Text Mining

This article gives an overview of Text Mining and also describes an application the author is developing for Text Mining

By Hari Mailvaganam

Text mining has been on the radar screen of corporate users since the mid-eighties. Technical limitations and the overall complexity of utilizing data mining has been a hurdle to text mining that has been surmounted by very few organizations. The early proponents of text mining have been surveillance agencies such as Central Intelligence Agency (CIA) and Britain's MI6.

The security agencies have a government mandate to intercept data traffic and evaluate for items of interest. This also involves intercepting international fax transmission electronically and mining for patterns of interest.

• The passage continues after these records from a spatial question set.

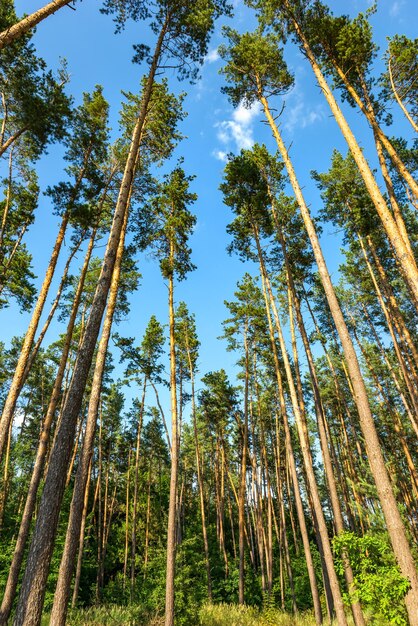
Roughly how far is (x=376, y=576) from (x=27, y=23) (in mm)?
12969

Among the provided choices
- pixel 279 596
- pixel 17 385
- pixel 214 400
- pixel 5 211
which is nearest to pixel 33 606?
pixel 17 385

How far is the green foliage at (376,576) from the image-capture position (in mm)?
5695

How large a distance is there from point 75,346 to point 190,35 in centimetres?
1455

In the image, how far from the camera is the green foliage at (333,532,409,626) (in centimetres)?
570

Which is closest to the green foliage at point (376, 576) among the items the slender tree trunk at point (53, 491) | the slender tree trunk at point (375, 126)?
the slender tree trunk at point (53, 491)

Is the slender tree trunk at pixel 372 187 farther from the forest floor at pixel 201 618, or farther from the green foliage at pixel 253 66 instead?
the forest floor at pixel 201 618

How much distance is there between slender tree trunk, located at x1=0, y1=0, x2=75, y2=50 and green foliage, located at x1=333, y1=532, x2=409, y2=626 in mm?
12289

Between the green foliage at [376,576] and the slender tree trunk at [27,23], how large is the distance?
40.3ft

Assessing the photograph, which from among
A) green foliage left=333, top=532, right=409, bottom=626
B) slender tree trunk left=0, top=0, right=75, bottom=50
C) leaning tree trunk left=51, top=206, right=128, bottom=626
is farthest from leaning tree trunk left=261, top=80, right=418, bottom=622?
slender tree trunk left=0, top=0, right=75, bottom=50

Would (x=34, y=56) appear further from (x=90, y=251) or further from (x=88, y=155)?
(x=90, y=251)

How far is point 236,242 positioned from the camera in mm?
16203

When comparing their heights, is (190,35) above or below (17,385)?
above

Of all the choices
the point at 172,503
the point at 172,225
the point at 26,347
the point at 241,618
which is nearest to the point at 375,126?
the point at 172,225

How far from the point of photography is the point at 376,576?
592 centimetres
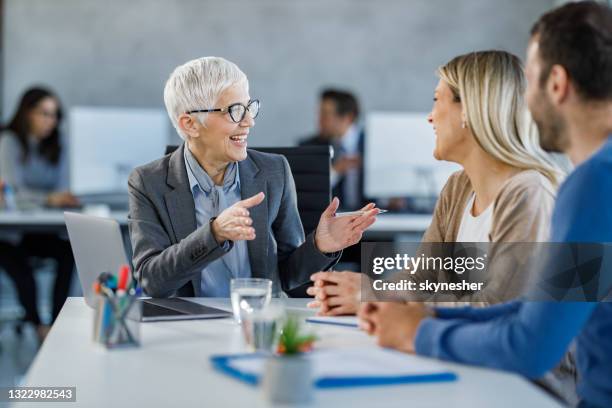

With a covert start, text mining is coming out into the open. Some of the reasons are:

  • Storage cost reduction - data are more likely to be stored in a electronic medium even after being declared non-active.
  • Data volume increase - the exponential growth of data with the lowering of data transmission cost and increasing usage of the Internet.
  • Fraud detection and analysis - there are compelling reasons for organizations to redress fraud. The federal government has mandated new laws to curtail corporate fraud - HIPAA, GLBA, Sarbanes-OxleySEC and NASDAQ Compliance.
  • Competitive advantage - text mining is used to better understand the realms of data in an organization. An example: Customers contact a company via the Call Center and emails. The notes of the call center reps are achieved along with the emails. Text mining can be used to discover clusters of interesting patterns in customer interactions - "Are Ford Explorers more likely to roll-over when used with Firestone tires?" or "Are errors  more likely to occur on the Windows XP platform?".

Text data is so called unstructured data. Unstructured data implies that the data are freely stored in flat files (e.g. Microsoft Word) and are not classified.

Structured data are found in well-designed data warehouses. The meaning of the data is well-known, usually through meta-data description, and the analysis can be performed directly on the data.

Unstructured data has to jump an additional hoop before it can be meaningfully analyzed - information will need to be extracted from the raw text.


Extraction involves grabbing the data from the medium it is stored. This can be in file directories, Storage Area Networks, Microfilms, data warehouse, data marts. The format of storage can be in any number of formats : ASCII, Doc, PDF, database records, flat files.

There are tools that can convert unstructured data stored in PDF, Word, Text files to XML. This can greatly help the data mining process and is termed text augmentation. The term text augmentation emphasizes the fact that the inferred information is not separated from the stream of text but embedded into it in XML tags. 

Making Sense of Textual Data

To go through every byte of data by human analysis would be too cost prohibitive. There are document handling technologies that can automate the process. The process most often used in text mining applications for analyzing textual data is the Natural Language Processing (NLP). There is an excellent book, Foundations of Statistical Natural Language which gives an overview of NLP.

NLP is a stepwise process that can lead towards structuring of text data. There are a number of software products that have incorporated NLP for performing Text Mining.

There are also a number of other freely available algorithms to extract information from raw text.

Characterization of Data

The first step is setting up filters and referring to semantic dictionary in order to characterize the text in a meaningful manner.



Data Mining

Data mining technology is applied  to text data, to discover association rules and patterns.

This stage usually involves considering various models and choosing the best one based on their predictive performance. For text mining the models will not differ as much as the constraints for searches. The tighter the constrains the higher the likelihood that the results will have less false positives. The drawbacks are that the margin of error for false negatives will be higher. In every day business use cases it will be desirable to mask the complexity by offering the end-users the options to select pre-determined constrain levels.

Data Visualization

Data visualization helps end-users analyze data from various perspectives. The data obtained from the text can include word frequency, relative frequency, area dependence, time sequence and so on.

The interactive data visualization process helps to find useful facts from the data mining results. The visualization tool can be used to manipulate the mining database results to optimize the required data patterns.